Pima County’s contract with World View involved the county borrowing $15 million, using government-owned buildings as collateral, and then spending the money to construct a headquarters building, a balloon manufacturing facility, and a balloon launch pad—all for Word View’s exclusive use. The company was then expected to repay the $15 million through monthly payments over the course of 20 years. At the end of that period, World View was allowed to buy the buildings for a mere $10.

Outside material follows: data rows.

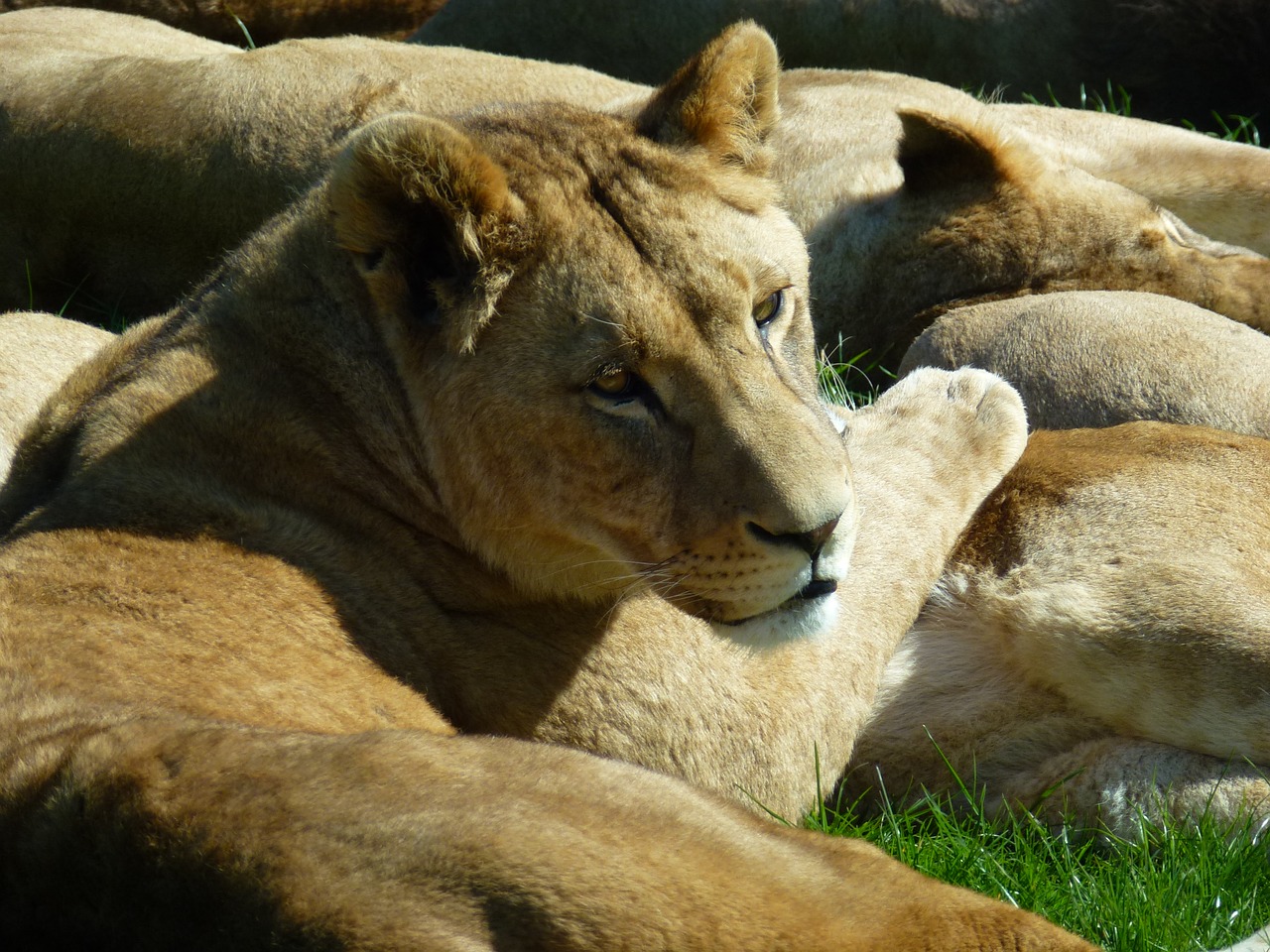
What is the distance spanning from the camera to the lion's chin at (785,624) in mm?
3953

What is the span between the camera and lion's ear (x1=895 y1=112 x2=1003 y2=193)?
6641 millimetres

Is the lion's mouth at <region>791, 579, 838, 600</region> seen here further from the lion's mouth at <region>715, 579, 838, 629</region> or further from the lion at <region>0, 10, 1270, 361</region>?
the lion at <region>0, 10, 1270, 361</region>

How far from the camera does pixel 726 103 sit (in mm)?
4473

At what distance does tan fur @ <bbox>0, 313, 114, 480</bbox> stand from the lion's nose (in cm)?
272

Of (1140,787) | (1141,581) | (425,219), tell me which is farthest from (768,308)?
(1140,787)

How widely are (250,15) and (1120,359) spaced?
19.7 ft

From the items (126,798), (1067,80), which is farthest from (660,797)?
(1067,80)

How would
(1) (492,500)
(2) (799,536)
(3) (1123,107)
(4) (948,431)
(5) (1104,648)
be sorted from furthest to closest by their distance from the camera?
1. (3) (1123,107)
2. (4) (948,431)
3. (5) (1104,648)
4. (1) (492,500)
5. (2) (799,536)

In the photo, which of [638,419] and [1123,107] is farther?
[1123,107]

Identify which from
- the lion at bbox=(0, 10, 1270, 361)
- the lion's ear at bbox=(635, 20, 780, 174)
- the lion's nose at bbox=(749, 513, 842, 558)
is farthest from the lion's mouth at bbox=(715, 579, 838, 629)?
the lion at bbox=(0, 10, 1270, 361)

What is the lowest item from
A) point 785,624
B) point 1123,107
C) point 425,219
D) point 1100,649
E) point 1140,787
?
point 1140,787

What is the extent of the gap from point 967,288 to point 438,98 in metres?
2.55

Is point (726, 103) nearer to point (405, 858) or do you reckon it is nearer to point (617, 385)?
point (617, 385)

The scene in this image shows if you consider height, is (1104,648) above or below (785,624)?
below
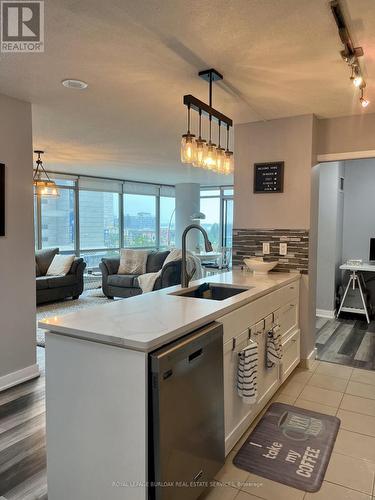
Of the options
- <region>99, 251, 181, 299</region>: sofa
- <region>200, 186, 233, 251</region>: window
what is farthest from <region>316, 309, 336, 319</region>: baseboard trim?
<region>200, 186, 233, 251</region>: window

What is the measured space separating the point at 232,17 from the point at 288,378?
111 inches

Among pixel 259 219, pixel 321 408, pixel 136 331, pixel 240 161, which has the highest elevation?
pixel 240 161

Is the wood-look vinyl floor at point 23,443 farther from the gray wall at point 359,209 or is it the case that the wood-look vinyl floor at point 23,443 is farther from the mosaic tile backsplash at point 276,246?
the gray wall at point 359,209

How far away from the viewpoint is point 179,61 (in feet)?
7.19

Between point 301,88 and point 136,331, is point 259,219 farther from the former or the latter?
point 136,331

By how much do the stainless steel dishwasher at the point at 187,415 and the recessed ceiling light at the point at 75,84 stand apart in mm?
1958

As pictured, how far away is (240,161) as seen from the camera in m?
3.69

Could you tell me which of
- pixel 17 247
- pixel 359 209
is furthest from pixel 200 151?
pixel 359 209

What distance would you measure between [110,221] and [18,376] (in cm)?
578

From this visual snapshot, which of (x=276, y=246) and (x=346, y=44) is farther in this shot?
(x=276, y=246)

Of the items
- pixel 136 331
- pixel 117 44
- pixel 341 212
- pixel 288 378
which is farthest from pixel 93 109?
pixel 341 212

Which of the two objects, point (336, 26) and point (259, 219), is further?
point (259, 219)

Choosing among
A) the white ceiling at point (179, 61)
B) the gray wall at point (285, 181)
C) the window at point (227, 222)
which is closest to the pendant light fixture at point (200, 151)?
the white ceiling at point (179, 61)

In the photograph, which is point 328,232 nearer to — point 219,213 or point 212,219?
point 219,213
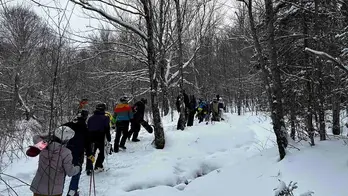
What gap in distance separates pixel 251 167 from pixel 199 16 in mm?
13464

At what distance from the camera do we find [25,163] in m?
9.23

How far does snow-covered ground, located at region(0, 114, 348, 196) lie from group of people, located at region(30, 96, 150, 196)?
1.80 feet

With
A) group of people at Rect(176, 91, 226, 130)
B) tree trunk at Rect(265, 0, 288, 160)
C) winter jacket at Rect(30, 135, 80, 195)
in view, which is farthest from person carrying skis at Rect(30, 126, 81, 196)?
group of people at Rect(176, 91, 226, 130)

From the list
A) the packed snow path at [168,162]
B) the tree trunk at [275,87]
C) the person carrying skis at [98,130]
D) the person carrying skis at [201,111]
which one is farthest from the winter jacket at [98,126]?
the person carrying skis at [201,111]

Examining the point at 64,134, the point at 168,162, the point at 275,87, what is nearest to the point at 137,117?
the point at 168,162

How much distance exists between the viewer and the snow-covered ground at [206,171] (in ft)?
20.0

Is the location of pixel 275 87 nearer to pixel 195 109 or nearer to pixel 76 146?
pixel 76 146

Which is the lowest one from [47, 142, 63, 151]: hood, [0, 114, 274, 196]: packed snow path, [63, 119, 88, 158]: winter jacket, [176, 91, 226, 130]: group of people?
[0, 114, 274, 196]: packed snow path

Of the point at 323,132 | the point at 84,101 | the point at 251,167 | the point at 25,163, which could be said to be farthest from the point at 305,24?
the point at 25,163

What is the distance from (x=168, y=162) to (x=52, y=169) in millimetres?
5149

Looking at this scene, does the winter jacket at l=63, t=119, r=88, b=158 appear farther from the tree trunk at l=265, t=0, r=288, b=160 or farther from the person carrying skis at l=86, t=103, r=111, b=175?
the tree trunk at l=265, t=0, r=288, b=160

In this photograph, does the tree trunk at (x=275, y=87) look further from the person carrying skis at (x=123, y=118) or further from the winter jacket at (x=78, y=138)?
the person carrying skis at (x=123, y=118)

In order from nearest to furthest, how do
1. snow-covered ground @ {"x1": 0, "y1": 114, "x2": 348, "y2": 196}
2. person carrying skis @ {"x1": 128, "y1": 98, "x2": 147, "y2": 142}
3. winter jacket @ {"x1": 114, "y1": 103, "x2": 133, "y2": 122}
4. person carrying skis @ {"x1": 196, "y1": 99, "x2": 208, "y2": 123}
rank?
snow-covered ground @ {"x1": 0, "y1": 114, "x2": 348, "y2": 196} → winter jacket @ {"x1": 114, "y1": 103, "x2": 133, "y2": 122} → person carrying skis @ {"x1": 128, "y1": 98, "x2": 147, "y2": 142} → person carrying skis @ {"x1": 196, "y1": 99, "x2": 208, "y2": 123}

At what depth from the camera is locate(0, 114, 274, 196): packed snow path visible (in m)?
7.68
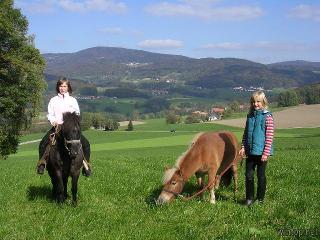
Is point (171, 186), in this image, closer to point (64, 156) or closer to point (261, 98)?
point (64, 156)

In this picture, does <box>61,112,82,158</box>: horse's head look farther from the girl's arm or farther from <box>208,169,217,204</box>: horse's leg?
the girl's arm

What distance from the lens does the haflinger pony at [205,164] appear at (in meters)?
9.41

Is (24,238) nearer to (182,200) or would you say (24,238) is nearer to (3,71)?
(182,200)

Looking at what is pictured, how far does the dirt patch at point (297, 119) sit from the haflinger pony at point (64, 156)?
7056 cm

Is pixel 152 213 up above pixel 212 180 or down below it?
below

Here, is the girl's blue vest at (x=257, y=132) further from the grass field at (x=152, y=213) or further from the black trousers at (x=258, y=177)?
the grass field at (x=152, y=213)

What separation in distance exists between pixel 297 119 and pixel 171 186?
261 feet

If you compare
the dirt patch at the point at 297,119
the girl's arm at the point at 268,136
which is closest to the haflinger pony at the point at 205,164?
the girl's arm at the point at 268,136

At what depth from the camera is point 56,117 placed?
10.3 meters

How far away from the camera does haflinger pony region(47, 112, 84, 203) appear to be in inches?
383

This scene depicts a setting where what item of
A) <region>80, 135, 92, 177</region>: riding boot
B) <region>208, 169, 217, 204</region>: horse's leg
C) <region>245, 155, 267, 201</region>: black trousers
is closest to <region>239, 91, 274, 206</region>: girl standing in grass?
<region>245, 155, 267, 201</region>: black trousers

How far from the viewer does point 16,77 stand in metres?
33.3

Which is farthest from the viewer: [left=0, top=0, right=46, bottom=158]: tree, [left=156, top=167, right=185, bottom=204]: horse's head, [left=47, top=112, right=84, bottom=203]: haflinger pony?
[left=0, top=0, right=46, bottom=158]: tree

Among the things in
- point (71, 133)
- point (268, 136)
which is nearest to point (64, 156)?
point (71, 133)
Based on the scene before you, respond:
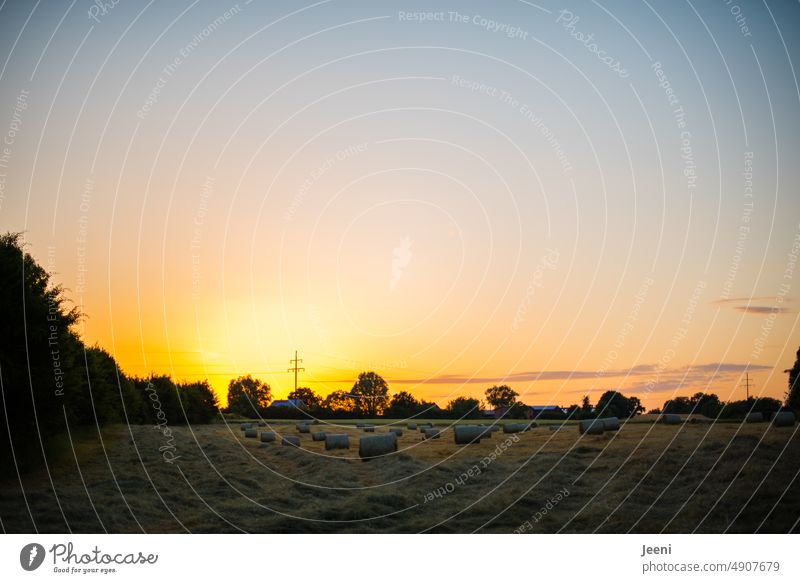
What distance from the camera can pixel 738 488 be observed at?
2450 centimetres

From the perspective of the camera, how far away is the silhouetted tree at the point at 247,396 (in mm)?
94062

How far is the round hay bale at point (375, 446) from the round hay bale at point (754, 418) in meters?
21.7

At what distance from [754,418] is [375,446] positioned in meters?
24.9

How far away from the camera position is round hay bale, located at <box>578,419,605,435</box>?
45053 mm

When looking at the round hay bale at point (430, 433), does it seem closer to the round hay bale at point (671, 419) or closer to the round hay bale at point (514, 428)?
the round hay bale at point (514, 428)

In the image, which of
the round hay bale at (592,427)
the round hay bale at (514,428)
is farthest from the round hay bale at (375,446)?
the round hay bale at (514,428)

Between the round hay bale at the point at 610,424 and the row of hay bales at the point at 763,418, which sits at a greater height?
the row of hay bales at the point at 763,418

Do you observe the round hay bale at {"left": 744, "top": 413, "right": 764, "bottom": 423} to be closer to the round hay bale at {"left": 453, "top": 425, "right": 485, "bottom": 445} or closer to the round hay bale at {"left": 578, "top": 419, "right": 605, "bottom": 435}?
the round hay bale at {"left": 578, "top": 419, "right": 605, "bottom": 435}

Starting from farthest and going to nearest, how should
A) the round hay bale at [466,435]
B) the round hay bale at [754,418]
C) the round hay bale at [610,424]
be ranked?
the round hay bale at [754,418] → the round hay bale at [610,424] → the round hay bale at [466,435]

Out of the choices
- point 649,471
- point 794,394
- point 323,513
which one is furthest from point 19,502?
point 794,394

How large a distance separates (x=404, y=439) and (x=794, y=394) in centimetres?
2207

In its decision yesterday, the court of appeals found that part of the deal to be the most objectionable. Even assuming the company survives for two decades and makes its monthly payments, the buildings the county constructed for World View will be worth some $14 million. To sell that “for a mere $10,” the judges wrote, would mean the county receives “.0000007 percent of the value” of the facilities. “We find it difficult to believe that a facility with an approximate value of $14 million in 2036 can fairly be exchanged for $10 without violating our constitutional proscription against subsidies or gifts to private entities,” the judges wrote.
That constitutional proscription is found in Article 9 of the Arizona Constitution, which says counties may “[n]ever give or loan [their] credit in the aid of, or make any donation or grant, by subsidy or otherwise, to any individual, association, or corporation.” That anti-subsidy provision is actually the strongest ban on corporate welfare in the United States, and the Goldwater Institute has pioneered enforcement of the prohibition, protecting taxpayers against schemes to enrich private interests at public expense.
The Goldwater Institute case against the balloondoggle began in 2016, and involved three stages of litigation—first in challenging the county’s cut-rate lease of the property, then challenging the county’s violation of Arizona procurement statutes through its back-room deal with the architect and the contractor, before reaching the constitutional issue decided today. (Although courts upheld the legality of the lease rates, a trial judge found that county officials disregarded the procurement laws when hiring the contractor and architect; an appellate court vacated that decision for technical reasons.)
Although they could appeal the decision to the Arizona Supreme Court, it seems well past time for Pima County officials to admit that this entire deal was both illegal and foolhardy. County governments exist to protect the rights of citizens and allow them to pursue their own business in their own way—not to pick winners and losers in the marketplace, or gamble with taxpayer money. When they do, the consequence is often that taxpayer money simply floats away.
Timothy Sandefur is the Vice President for Legal Affairs at the Goldwater Institute.